Virginia Hamilton: Five Novels (slipcased edition)
Playing out themes of memory, folklore, and tradition in enthralling, often wildly inventive stories, Virginia Hamilton transformed American children’s literature. In her award-winning novels of the 1960s, ’70s, and ’80s, she brought Black characters center stage, creating a multifaceted portrait of African American life that she called “liberation literature.” This volume collects five of her best-known and most beloved works.

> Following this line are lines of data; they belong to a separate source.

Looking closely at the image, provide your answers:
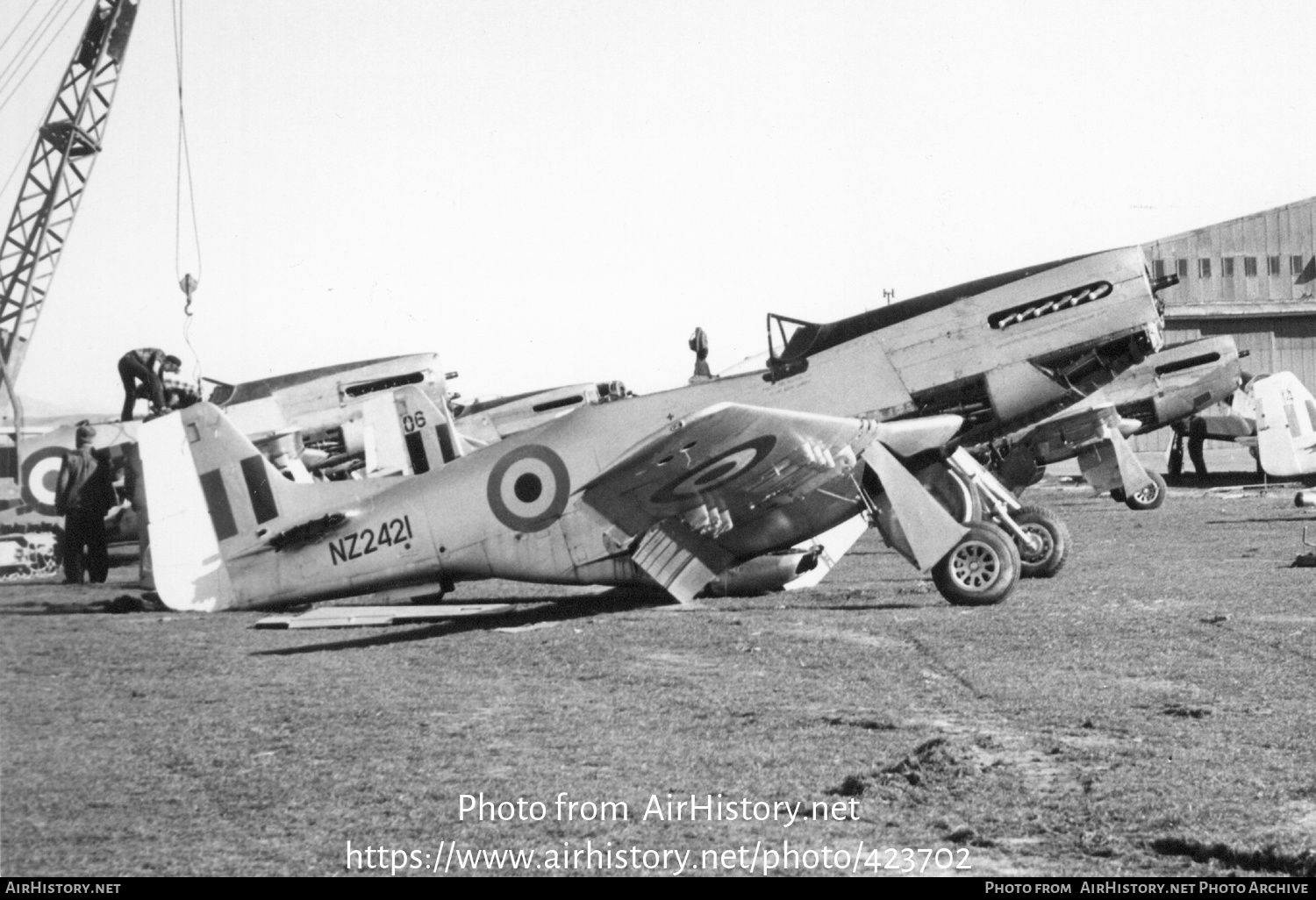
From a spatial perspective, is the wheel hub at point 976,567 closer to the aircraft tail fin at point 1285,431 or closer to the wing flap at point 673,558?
the wing flap at point 673,558

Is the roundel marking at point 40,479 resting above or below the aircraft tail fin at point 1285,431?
above

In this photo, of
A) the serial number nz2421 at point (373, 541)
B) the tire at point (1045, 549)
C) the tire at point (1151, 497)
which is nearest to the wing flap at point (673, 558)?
the serial number nz2421 at point (373, 541)

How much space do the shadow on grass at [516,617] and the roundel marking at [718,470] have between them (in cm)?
170

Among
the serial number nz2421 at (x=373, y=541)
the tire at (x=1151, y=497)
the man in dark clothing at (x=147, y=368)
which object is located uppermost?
the man in dark clothing at (x=147, y=368)

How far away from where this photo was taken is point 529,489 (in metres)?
10.2

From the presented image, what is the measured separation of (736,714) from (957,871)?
2.33 meters

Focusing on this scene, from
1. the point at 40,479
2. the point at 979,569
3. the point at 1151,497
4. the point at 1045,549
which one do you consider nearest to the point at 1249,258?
the point at 1151,497

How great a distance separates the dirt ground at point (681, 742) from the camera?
4.11 metres

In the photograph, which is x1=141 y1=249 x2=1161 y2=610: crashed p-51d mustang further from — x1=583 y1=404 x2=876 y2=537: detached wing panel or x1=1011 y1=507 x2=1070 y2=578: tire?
x1=1011 y1=507 x2=1070 y2=578: tire

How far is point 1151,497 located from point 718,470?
1442 centimetres

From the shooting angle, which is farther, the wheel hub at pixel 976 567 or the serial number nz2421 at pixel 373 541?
the serial number nz2421 at pixel 373 541

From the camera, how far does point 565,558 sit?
33.6 ft

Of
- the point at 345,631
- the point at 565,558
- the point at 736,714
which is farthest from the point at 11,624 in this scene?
the point at 736,714
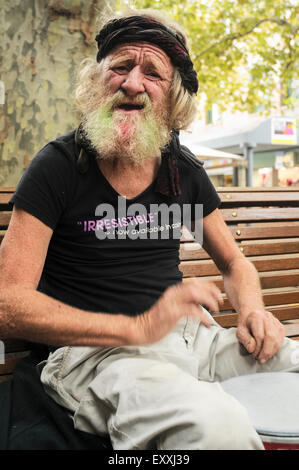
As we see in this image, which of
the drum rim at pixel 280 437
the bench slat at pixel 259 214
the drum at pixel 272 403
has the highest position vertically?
the bench slat at pixel 259 214

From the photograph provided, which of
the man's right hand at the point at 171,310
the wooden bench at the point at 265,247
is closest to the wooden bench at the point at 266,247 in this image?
the wooden bench at the point at 265,247

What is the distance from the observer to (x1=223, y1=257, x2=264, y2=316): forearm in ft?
6.77

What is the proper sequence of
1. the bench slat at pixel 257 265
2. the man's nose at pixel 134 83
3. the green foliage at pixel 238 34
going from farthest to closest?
1. the green foliage at pixel 238 34
2. the bench slat at pixel 257 265
3. the man's nose at pixel 134 83

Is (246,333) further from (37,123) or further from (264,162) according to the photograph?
(264,162)

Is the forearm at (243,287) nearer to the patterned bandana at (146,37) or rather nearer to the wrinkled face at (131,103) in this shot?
the wrinkled face at (131,103)

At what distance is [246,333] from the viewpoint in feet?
6.34

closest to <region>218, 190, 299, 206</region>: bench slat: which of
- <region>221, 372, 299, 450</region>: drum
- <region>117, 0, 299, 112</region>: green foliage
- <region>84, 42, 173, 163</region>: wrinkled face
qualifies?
<region>84, 42, 173, 163</region>: wrinkled face

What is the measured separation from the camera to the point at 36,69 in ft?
9.39

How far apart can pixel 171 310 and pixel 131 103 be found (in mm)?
999

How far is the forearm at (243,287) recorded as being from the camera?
2.06m

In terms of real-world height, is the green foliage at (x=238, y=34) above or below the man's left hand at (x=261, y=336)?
above

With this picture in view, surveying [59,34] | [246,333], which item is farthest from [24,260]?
[59,34]

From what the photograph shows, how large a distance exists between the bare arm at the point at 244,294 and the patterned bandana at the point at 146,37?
2.51ft

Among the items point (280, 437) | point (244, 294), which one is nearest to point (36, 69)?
point (244, 294)
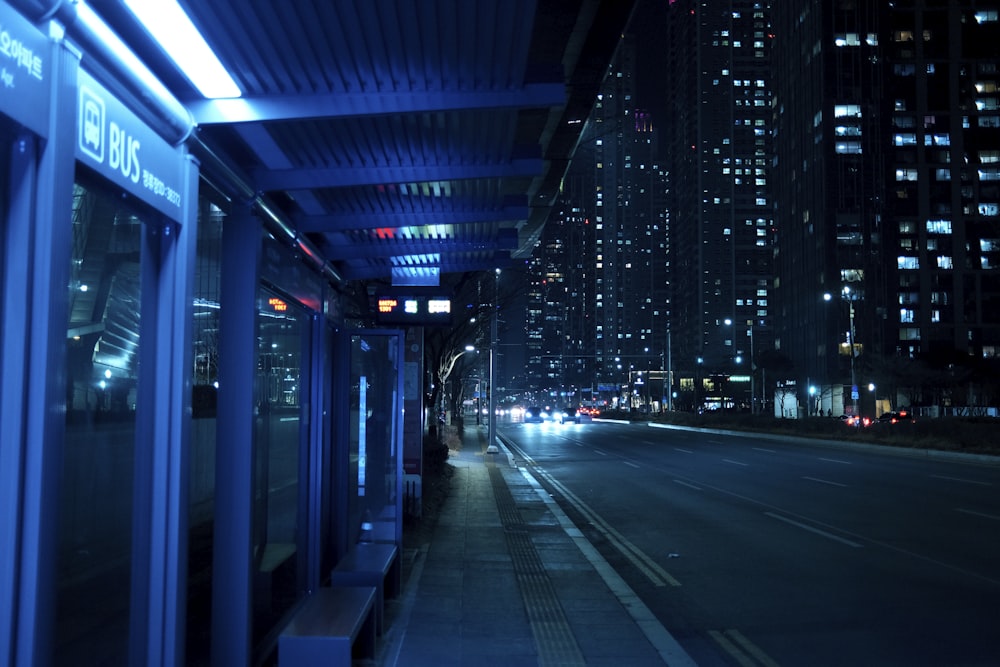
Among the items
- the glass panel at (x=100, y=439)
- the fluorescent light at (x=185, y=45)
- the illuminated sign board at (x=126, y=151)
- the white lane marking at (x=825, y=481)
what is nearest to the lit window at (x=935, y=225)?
the white lane marking at (x=825, y=481)

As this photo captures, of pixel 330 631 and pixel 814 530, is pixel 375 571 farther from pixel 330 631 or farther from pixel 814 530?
pixel 814 530

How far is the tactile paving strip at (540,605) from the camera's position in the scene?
6.84 meters

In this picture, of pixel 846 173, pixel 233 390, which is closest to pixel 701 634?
pixel 233 390

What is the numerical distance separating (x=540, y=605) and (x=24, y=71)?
7068 mm

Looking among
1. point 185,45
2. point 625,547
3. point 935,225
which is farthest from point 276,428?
point 935,225

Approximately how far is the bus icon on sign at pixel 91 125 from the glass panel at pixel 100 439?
530mm

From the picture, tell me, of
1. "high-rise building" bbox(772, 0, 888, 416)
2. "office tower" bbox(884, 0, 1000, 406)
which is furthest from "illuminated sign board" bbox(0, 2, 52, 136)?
"office tower" bbox(884, 0, 1000, 406)

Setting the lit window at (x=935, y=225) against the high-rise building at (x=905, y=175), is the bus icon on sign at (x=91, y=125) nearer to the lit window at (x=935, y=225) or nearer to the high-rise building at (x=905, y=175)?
the high-rise building at (x=905, y=175)

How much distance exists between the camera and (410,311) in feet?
32.6

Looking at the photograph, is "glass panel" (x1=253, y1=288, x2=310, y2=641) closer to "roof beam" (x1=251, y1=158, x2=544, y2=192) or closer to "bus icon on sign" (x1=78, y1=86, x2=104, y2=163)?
"roof beam" (x1=251, y1=158, x2=544, y2=192)

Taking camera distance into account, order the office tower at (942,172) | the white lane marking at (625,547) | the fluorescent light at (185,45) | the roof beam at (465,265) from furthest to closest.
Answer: the office tower at (942,172) → the white lane marking at (625,547) → the roof beam at (465,265) → the fluorescent light at (185,45)

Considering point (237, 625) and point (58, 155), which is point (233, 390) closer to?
point (237, 625)

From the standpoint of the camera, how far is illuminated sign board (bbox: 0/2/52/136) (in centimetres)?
256

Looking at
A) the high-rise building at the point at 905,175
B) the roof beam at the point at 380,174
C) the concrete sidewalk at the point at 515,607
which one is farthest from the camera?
the high-rise building at the point at 905,175
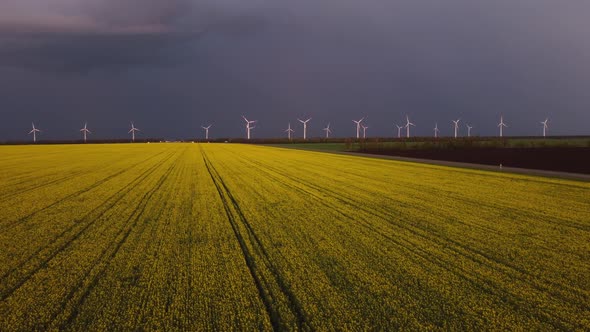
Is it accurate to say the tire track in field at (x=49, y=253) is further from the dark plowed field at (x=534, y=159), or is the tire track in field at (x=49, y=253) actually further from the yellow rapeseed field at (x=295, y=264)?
the dark plowed field at (x=534, y=159)

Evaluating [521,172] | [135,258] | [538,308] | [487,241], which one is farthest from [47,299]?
[521,172]

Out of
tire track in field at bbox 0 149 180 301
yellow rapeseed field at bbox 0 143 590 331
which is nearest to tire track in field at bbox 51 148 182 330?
yellow rapeseed field at bbox 0 143 590 331

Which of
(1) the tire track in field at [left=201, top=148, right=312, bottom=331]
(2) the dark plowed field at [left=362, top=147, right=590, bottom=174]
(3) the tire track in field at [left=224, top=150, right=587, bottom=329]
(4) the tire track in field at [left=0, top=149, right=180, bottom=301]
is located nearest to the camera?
(1) the tire track in field at [left=201, top=148, right=312, bottom=331]

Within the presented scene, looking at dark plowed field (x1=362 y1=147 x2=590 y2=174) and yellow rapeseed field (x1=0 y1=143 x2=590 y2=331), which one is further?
dark plowed field (x1=362 y1=147 x2=590 y2=174)

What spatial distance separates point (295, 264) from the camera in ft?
19.7

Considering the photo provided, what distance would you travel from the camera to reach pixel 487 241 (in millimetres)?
7309

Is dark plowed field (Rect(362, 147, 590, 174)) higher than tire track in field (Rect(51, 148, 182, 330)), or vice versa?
dark plowed field (Rect(362, 147, 590, 174))

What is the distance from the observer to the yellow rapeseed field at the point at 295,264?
4.36 meters

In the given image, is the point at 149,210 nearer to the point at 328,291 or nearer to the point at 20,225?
the point at 20,225

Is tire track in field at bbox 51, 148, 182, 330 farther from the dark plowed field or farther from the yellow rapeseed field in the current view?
the dark plowed field

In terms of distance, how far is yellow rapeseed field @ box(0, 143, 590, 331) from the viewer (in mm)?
4363

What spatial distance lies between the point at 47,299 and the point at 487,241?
21.7 ft

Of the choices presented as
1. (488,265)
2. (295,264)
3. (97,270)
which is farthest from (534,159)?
(97,270)

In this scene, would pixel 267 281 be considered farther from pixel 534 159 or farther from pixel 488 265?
pixel 534 159
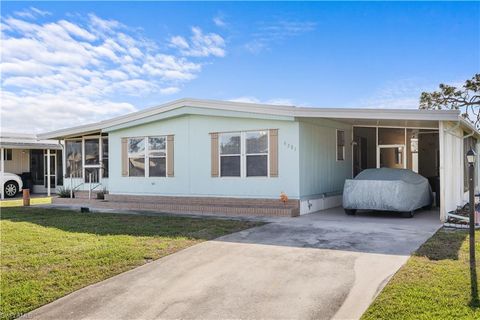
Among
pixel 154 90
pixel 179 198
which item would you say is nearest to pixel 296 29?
pixel 154 90

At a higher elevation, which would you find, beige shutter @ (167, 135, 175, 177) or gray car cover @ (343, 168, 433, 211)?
beige shutter @ (167, 135, 175, 177)

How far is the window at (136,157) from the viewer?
45.3ft

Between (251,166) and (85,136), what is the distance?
25.8 ft

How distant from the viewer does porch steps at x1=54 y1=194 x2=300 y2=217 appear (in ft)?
35.5

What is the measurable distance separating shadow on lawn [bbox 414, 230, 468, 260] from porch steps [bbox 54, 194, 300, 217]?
12.6 feet

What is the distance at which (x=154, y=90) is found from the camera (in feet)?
49.5

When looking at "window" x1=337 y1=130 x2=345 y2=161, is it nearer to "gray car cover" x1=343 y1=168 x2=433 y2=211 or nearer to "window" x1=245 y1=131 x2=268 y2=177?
"gray car cover" x1=343 y1=168 x2=433 y2=211

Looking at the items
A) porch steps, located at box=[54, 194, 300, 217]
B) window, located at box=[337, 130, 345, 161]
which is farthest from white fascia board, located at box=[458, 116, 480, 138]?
porch steps, located at box=[54, 194, 300, 217]

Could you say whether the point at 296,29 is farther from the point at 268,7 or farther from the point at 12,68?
the point at 12,68

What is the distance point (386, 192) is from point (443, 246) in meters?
3.66

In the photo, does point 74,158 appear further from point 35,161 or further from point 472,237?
point 472,237

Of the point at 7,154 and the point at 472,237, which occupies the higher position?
the point at 7,154

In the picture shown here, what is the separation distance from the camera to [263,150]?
11461 mm

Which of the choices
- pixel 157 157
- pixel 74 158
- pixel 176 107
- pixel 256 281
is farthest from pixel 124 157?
pixel 256 281
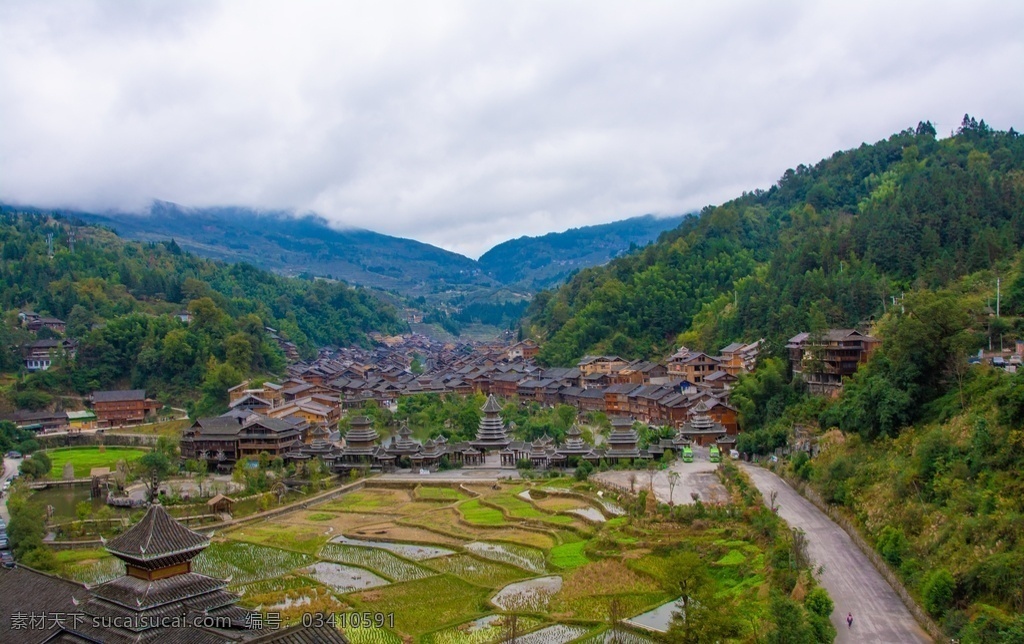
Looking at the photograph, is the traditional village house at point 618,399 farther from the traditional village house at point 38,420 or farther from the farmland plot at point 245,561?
the traditional village house at point 38,420

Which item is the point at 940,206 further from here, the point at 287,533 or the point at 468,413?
the point at 287,533

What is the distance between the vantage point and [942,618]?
1975 centimetres

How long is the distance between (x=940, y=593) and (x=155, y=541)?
1801 centimetres

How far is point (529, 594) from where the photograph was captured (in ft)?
87.5

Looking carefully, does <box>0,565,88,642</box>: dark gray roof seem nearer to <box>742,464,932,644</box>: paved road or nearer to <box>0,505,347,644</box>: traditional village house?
<box>0,505,347,644</box>: traditional village house

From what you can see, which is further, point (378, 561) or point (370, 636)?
point (378, 561)

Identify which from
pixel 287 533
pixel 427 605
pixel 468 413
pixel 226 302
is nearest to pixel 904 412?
pixel 427 605

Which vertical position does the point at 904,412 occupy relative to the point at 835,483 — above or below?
above

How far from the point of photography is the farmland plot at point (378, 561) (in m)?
29.5

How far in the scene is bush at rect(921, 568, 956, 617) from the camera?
2000 centimetres

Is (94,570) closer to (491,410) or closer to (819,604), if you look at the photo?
(819,604)

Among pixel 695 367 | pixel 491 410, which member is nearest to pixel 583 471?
pixel 491 410

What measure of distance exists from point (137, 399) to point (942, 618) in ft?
202

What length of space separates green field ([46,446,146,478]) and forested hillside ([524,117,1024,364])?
40.2 metres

In Zeely (1967), Geeder Perry and her brother, Toeboy, go to their uncle’s farm for the summer and encounter a six-and-a-half-foot-tall Watutsi queen and a mysterious night traveler. In the Edgar Award–winning The House of Dies Drear (1968), Thomas Small and his family move to a forbidding former way station on the Underground Railroad—a house whose secrets Thomas must discover before it’s too late. Junior Brown, a three-hundred-pound musical prodigy, plays a silent piano in The Planet of Junior Brown (1971), while homeless friend Buddy Clark draws on all his New York City wits to protect Junior’s disintegrating mind.
In the National Book Award–winning M.C. Higgins, The Great (1974), Mayo Cornelius Higgins sits atop a forty-foot pole on the side of Sarah’s Mountain and dreams of escape. Poised above his family’s home is a massive spoil heap from strip-mining that could come crashing down at any moment. Can he rescue his family and save his own future? Must he choose? And in Sweet Whispers, Brother Rush (1982), fifteen-year-old Tree’s life revolves around her ailing brother, Dab, until she sees cool, handsome Brother Rush, an enigmatic figure who may hold the key to unlocking her family’s troubled past.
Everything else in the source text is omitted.